====== Input records ======

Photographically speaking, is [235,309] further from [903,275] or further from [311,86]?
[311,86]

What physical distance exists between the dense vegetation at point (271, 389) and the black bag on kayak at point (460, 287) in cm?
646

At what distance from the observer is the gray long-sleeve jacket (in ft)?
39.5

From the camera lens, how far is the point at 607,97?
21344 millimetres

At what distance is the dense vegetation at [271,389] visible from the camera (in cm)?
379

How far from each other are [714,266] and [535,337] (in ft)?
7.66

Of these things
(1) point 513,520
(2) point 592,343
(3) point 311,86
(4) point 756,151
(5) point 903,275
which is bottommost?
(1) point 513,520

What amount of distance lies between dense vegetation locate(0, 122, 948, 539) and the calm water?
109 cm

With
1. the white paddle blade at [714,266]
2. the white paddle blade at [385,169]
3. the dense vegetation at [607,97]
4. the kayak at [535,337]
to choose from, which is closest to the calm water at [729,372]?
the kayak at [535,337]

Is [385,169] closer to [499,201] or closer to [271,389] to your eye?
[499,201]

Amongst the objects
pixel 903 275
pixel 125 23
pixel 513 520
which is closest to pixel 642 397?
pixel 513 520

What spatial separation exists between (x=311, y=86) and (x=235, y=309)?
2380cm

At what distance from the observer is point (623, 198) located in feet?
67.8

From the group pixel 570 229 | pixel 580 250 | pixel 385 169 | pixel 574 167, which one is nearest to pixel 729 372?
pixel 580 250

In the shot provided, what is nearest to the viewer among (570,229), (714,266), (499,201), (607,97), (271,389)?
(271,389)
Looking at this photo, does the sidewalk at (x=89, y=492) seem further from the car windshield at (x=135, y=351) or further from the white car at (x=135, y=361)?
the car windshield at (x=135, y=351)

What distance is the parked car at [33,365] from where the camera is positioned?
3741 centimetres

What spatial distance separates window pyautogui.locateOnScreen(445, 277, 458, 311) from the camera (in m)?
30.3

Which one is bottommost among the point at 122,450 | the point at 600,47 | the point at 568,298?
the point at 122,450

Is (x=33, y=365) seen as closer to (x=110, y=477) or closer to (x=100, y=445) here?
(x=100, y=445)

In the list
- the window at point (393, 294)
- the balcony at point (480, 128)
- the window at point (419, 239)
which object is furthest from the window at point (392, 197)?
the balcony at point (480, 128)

======

Exercise
All of the data above should be transcribed exactly.

Written solution
Photographically speaking, is [235,309] further from [903,275] or further from [311,86]?
[311,86]

What physical distance exists between the dense vegetation at point (271, 389) and the black bag on kayak at point (460, 287) in cm?
646

At what distance from the observer is the gray long-sleeve jacket (in ft)?
39.5

From the camera lens, how far is the point at 607,97?
21344 millimetres

At what distance is the dense vegetation at [271,389] visible from the camera (in cm)?
379

How far from each other are [714,266] and [535,337] (in ft)?
7.66

Of these things
(1) point 513,520
(2) point 592,343
(3) point 311,86
(4) point 756,151
(5) point 903,275
which is bottommost?
(1) point 513,520

What amount of distance lies between dense vegetation locate(0, 122, 948, 539) and the calm water?
109 cm

With
1. the white paddle blade at [714,266]
2. the white paddle blade at [385,169]
3. the dense vegetation at [607,97]
4. the kayak at [535,337]
to choose from, which is closest to the calm water at [729,372]?
the kayak at [535,337]

Is [385,169] closer to [499,201] or closer to [271,389] to your eye?
[499,201]

Amongst the objects
pixel 903 275
pixel 125 23
pixel 513 520
which is closest to pixel 642 397?
pixel 513 520

What spatial separation exists between (x=311, y=86) and (x=235, y=309)?
2380cm

At what distance from the observer is point (623, 198) located in feet?
67.8

From the group pixel 570 229 | pixel 580 250 | pixel 385 169 | pixel 574 167, which one is nearest to pixel 729 372?
pixel 580 250

In the shot provided, what is nearest to the viewer among (570,229), (714,266), (499,201), (607,97), (271,389)?
(271,389)
Looking at this photo, does the sidewalk at (x=89, y=492) seem further from the car windshield at (x=135, y=351) or further from the white car at (x=135, y=361)?
the car windshield at (x=135, y=351)

What distance is the parked car at [33,365] from where the camera is positioned?
3741 centimetres

What spatial distance separates window pyautogui.locateOnScreen(445, 277, 458, 311) from the camera (in m)?
30.3

Which one is bottommost among the point at 122,450 | the point at 600,47 | the point at 568,298?
the point at 122,450

Is (x=33, y=365) seen as closer to (x=110, y=477) or closer to (x=100, y=445) here?
(x=100, y=445)

In the list
- the window at point (393, 294)
- the balcony at point (480, 128)
- the window at point (419, 239)
which object is furthest from the window at point (392, 197)?
the balcony at point (480, 128)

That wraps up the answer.